SOURCE TEXT
===

Saturday, May 24, 2008

The Autumn of the Patriarch

I have the delight to be reading Gabriel Garcia Marquez's The Autumn of the Patriarch, which is less often read than his One Hundred Years of Solitude or Love in the Time of Cholera, but very worth reading. The entire novel is one long prose poem, with neither chapter nor paragraph break, and it moves from one scene to the next with a mythic intensity. I offer a passage here to show what has delighted me and to encourage you to pick up a copy, as well, if you have not had the chance to read it. The passage is one of walking through the city -- a beautiful evocation of both the scenes of this city (its poverty and its vitality) and the mood of the observer:

...the fearsome tapestry of the woman who had been changed into a scorpion for having disobeyed her parents, the alley of misery of women without men who would emerge naked at dusk to buy blue corbinas and red snappers and exchange mother-directed curses with the women selling vegetables while their clothes were drying on the carved wooden balconies, he smelled the rotten shellfish wind, the everyday light of the pelicans around the corner, the disorder of the colors of the Negro shacks on the promontories of the bay, and suddenly there it was, the waterfront, alas, the waterfront, the dock and its spongy planks, the old battleship of the marines longer and gloomer than truth....

===

DATA

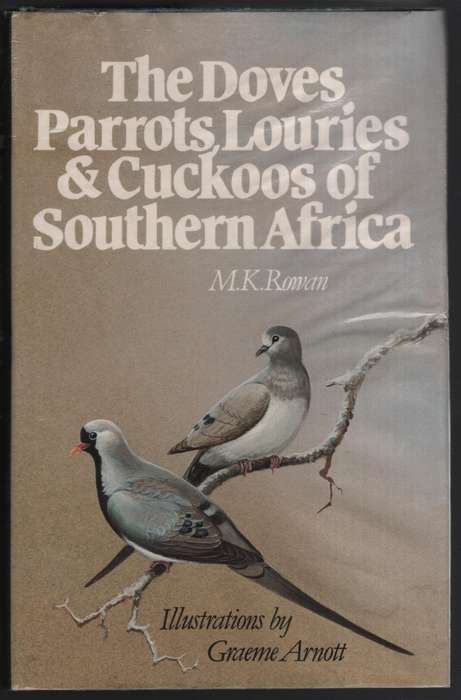 The Doves, Parrots, Louries and Cuckoos of Southern Africa - Rowan, M. K.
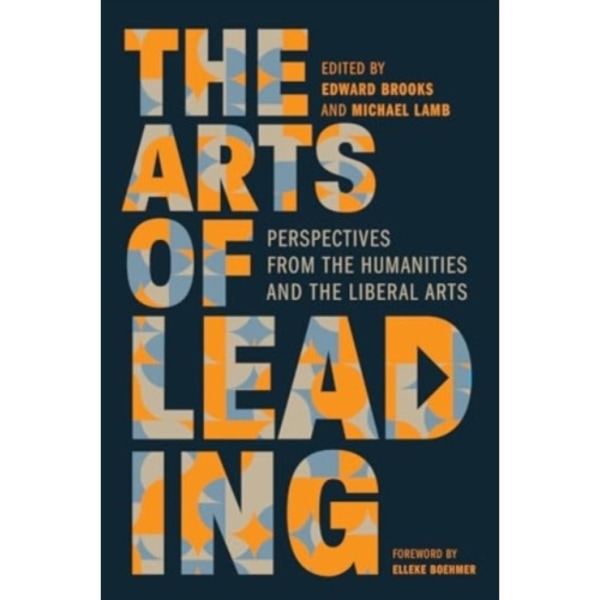 The Arts of Leading (häftad, eng)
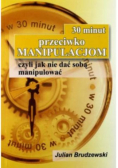 30 minut przeciwko manipulacjom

===

DIRECTIONS
#1 Translate this sentence from the post about The Autumn of the Patriarch into Spanish: "The entire novel is one long prose poem, with neither chapter nor paragraph break, and it moves from one scene to the next with a mythic intensity."
#2 Which two novels by Gabriel Garcia Marquez does the post about The Autumn of the Patriarch say are read more often than that book?

SOLUTION LIST
#1 Toda la novela es un largo poema en prosa, sin cortes de capítulo ni de párrafo, y pasa de una escena a la siguiente con una intensidad mítica.

#2 One Hundred Years of Solitude and Love in the Time of Cholera.